3) The manuscript is quite long and has a lot of detail that could be relegated to supplemental or summarized. Each subtopic received at least a page in the Discussion, comprising one paragraph of discussion of results followed by lengthy literature review and speculation about its relation to other findings. All of the detail is interesting to a small percentage of expert readers. However, for most readers it makes it hard to get at the main results. As many of the outcomes are null findings, this is even more of an issue. For example, Figure 3 could be removed and replaced with some text indicating means and 95% Cis. Figure 4 is too much detail. Also, the paragraph that discusses how the inclusion of the perseverative coefficient in the model increases sensitivity for directed exploration could be in supplemental (this is worth pointing out, since the original Daw study did not find evidence for this, but this will be of interest to a small number of people, especially since several other studies have now found evidence for an uncertainty bonus). Also, the paragraph that shows no evidence for U-shaped dopamine effects and similarly the figure showing RPE effects in the ventral-striatum could go to supplemental. And correspondingly, a bit more behavioral data might be useful. For Figure 2, is there a way to show a summary figure, across subjects?
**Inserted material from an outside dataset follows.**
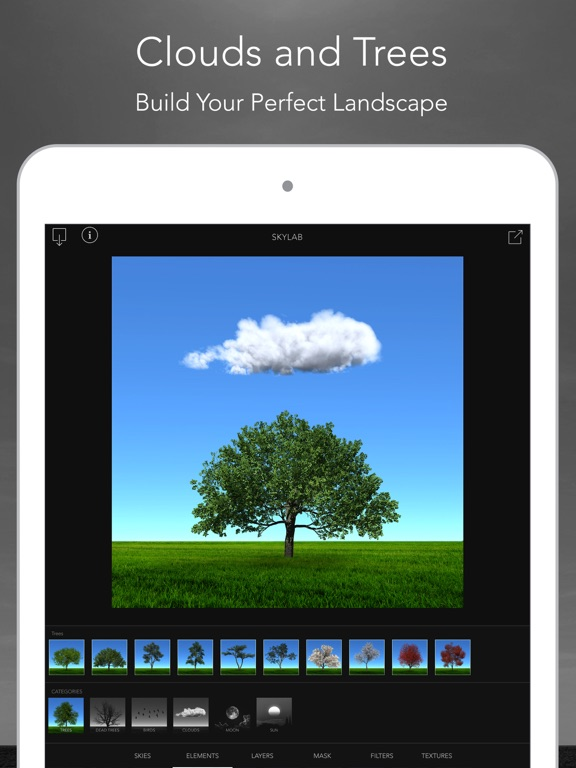 SkyLab Photo Editor Screenshots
One of the issues with the original Daw study, was that it was very hard for the participants to learn. How well are the participants able to track the values, and find the best option? Is there a way (might be very hard) to illustrate the effect of L-dopa on directed exploration by directly plotting behavioral data?

We substantially shortened the manuscript and relegated significant parts from the results and Discussion sections to the supplement (‘Appendix 1’). Specifically, the following sections have now been moved to Appendix 1:

1) The delineation of model-based/model-free reinforcement learning and its relation to explore/exploit behavior in the introduction;

2) The description of the assessment of dopamine proxy measures to test dopamine baseline dependent effects within the introduction,

3) The entire section ‘Accounting for perseveration boosts estimates of directed exploration’ within the results;

4) The subsection showing the drug effects on the single-subject parameter posterior distributions within the Results section ‘L-dopa reduces directed exploration’;

5) The section of explore/exploit related brain activation and the respective drug effects has been condensed and the figures depicting the contrasts explore vs exploit, as well as PE-related activation have been moved to Appendix 1.

6) All subsections within the Discussion have been substantially shortened, specifically the sections on drug effects on behavior and neural activation have been significantly condensed.